Data records
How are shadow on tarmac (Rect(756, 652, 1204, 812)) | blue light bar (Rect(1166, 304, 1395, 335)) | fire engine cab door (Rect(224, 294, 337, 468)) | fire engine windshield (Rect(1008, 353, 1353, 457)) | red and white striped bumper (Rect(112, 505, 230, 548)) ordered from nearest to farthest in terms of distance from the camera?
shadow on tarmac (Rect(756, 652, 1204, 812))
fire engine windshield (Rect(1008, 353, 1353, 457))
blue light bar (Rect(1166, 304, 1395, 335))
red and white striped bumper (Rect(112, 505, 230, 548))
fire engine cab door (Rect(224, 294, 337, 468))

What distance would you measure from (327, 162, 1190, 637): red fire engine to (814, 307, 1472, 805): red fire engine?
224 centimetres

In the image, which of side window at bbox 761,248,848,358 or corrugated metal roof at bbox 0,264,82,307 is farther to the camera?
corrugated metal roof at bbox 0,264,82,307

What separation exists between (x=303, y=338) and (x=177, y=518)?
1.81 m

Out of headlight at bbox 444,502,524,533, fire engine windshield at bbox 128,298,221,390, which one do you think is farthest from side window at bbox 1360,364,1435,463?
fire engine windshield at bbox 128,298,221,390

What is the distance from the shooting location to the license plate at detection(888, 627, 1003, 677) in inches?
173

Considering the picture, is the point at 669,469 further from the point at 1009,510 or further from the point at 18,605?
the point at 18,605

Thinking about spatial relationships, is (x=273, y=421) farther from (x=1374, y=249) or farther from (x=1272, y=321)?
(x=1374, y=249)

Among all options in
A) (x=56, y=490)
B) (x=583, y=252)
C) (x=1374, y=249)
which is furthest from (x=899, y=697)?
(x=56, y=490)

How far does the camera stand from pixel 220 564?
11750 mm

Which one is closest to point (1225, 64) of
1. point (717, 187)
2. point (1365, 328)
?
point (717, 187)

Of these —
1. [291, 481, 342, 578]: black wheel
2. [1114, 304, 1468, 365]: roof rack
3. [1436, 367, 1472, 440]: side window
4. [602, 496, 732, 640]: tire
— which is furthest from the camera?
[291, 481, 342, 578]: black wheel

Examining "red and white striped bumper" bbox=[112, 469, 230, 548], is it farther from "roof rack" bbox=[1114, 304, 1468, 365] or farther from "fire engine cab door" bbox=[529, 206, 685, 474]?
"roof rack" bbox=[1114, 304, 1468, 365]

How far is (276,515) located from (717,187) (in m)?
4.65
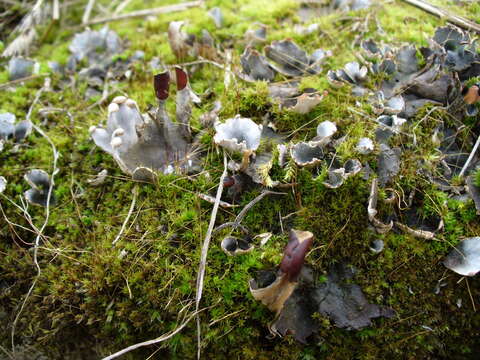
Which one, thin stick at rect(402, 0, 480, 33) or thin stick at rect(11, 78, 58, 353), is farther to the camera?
thin stick at rect(402, 0, 480, 33)

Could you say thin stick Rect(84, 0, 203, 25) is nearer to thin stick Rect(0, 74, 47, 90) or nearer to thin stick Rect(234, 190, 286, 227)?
thin stick Rect(0, 74, 47, 90)

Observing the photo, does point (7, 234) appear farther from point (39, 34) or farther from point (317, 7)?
point (317, 7)

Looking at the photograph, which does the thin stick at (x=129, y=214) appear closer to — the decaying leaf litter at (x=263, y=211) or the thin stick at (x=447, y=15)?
the decaying leaf litter at (x=263, y=211)

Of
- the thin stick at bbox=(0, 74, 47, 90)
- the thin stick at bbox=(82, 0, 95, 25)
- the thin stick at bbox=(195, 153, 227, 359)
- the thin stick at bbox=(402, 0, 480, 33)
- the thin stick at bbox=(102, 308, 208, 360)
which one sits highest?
the thin stick at bbox=(402, 0, 480, 33)

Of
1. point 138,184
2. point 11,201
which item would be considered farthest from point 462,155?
point 11,201

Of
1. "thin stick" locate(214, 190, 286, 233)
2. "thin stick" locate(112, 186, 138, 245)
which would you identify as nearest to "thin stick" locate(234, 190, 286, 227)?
"thin stick" locate(214, 190, 286, 233)

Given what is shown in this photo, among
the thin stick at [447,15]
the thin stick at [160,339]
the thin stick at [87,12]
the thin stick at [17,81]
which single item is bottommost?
the thin stick at [160,339]

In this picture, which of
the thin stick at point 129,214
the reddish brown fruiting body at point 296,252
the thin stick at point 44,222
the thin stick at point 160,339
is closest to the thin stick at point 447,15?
the reddish brown fruiting body at point 296,252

Your objective
Give back each entry exactly as it appears, with no pictures.

The output
How are shadow on tarmac (Rect(756, 652, 1204, 812)) | blue light bar (Rect(1166, 304, 1395, 335)) | fire engine cab door (Rect(224, 294, 337, 468)) | fire engine windshield (Rect(1008, 353, 1353, 457)) | red and white striped bumper (Rect(112, 505, 230, 548)) ordered from nearest to farthest in terms of distance from the camera?
shadow on tarmac (Rect(756, 652, 1204, 812))
fire engine windshield (Rect(1008, 353, 1353, 457))
blue light bar (Rect(1166, 304, 1395, 335))
red and white striped bumper (Rect(112, 505, 230, 548))
fire engine cab door (Rect(224, 294, 337, 468))

What distance would you measure from (327, 162, 1190, 637): red fire engine to (814, 307, 1472, 805): red fire engine?
224 centimetres

In the image, which of side window at bbox 761,248,848,358 or corrugated metal roof at bbox 0,264,82,307 is farther to the camera?
corrugated metal roof at bbox 0,264,82,307

What separation exists between (x=303, y=338) and (x=177, y=518)?
1.81 m

Out of headlight at bbox 444,502,524,533, fire engine windshield at bbox 128,298,221,390, which one do you think is farthest from side window at bbox 1360,364,1435,463?
fire engine windshield at bbox 128,298,221,390

What is the distance from the shooting location to the license plate at detection(888, 627, 1003, 677) in inches?
173

Considering the picture, is the point at 669,469 further from the point at 1009,510 or further from the point at 18,605?
the point at 18,605

Thinking about spatial relationships, is (x=273, y=421) farther from (x=1374, y=249) or farther from (x=1272, y=321)?
(x=1374, y=249)

Among all options in
A) (x=56, y=490)
B) (x=583, y=252)
C) (x=1374, y=249)
which is furthest from (x=899, y=697)?
(x=56, y=490)

How far does the camera stand from pixel 220 564?
11750 mm

Which one is closest to point (1225, 64) of
1. point (717, 187)
2. point (1365, 328)
?
point (717, 187)

Of these —
1. [291, 481, 342, 578]: black wheel
2. [1114, 304, 1468, 365]: roof rack
3. [1436, 367, 1472, 440]: side window
4. [602, 496, 732, 640]: tire
— which is furthest from the camera?
[291, 481, 342, 578]: black wheel

Examining "red and white striped bumper" bbox=[112, 469, 230, 548], is it farther from "roof rack" bbox=[1114, 304, 1468, 365] or farther from "fire engine cab door" bbox=[529, 206, 685, 474]?
"roof rack" bbox=[1114, 304, 1468, 365]

How far is (276,515) located from (717,187) (in m)?
4.65
Which one, thin stick at rect(402, 0, 480, 33) or thin stick at rect(11, 78, 58, 353), is farther to the camera?
thin stick at rect(402, 0, 480, 33)

Could you say thin stick Rect(84, 0, 203, 25) is nearer to thin stick Rect(0, 74, 47, 90) or nearer to thin stick Rect(234, 190, 286, 227)?
thin stick Rect(0, 74, 47, 90)

Observing the photo, does point (7, 234) appear farther from point (39, 34) or farther from point (317, 7)?
point (317, 7)

Looking at the photograph, which does the thin stick at (x=129, y=214) appear closer to — the decaying leaf litter at (x=263, y=211) or the thin stick at (x=447, y=15)?
the decaying leaf litter at (x=263, y=211)

Of
- the thin stick at bbox=(0, 74, 47, 90)
- the thin stick at bbox=(82, 0, 95, 25)
- the thin stick at bbox=(195, 153, 227, 359)
- the thin stick at bbox=(402, 0, 480, 33)
- the thin stick at bbox=(102, 308, 208, 360)
which one sits highest?
the thin stick at bbox=(402, 0, 480, 33)

Of
1. point 138,184
2. point 11,201
which item would be considered farthest from point 462,155?
point 11,201

Of
1. "thin stick" locate(214, 190, 286, 233)
2. "thin stick" locate(112, 186, 138, 245)
which would you identify as nearest to "thin stick" locate(234, 190, 286, 227)?
"thin stick" locate(214, 190, 286, 233)

Given what is shown in this photo, among
the thin stick at [447,15]
the thin stick at [160,339]
the thin stick at [87,12]
the thin stick at [17,81]
which single item is bottommost?
the thin stick at [160,339]

In this picture, which of
the thin stick at point 129,214
the reddish brown fruiting body at point 296,252
the thin stick at point 44,222
the thin stick at point 160,339
is closest to the thin stick at point 447,15?
the reddish brown fruiting body at point 296,252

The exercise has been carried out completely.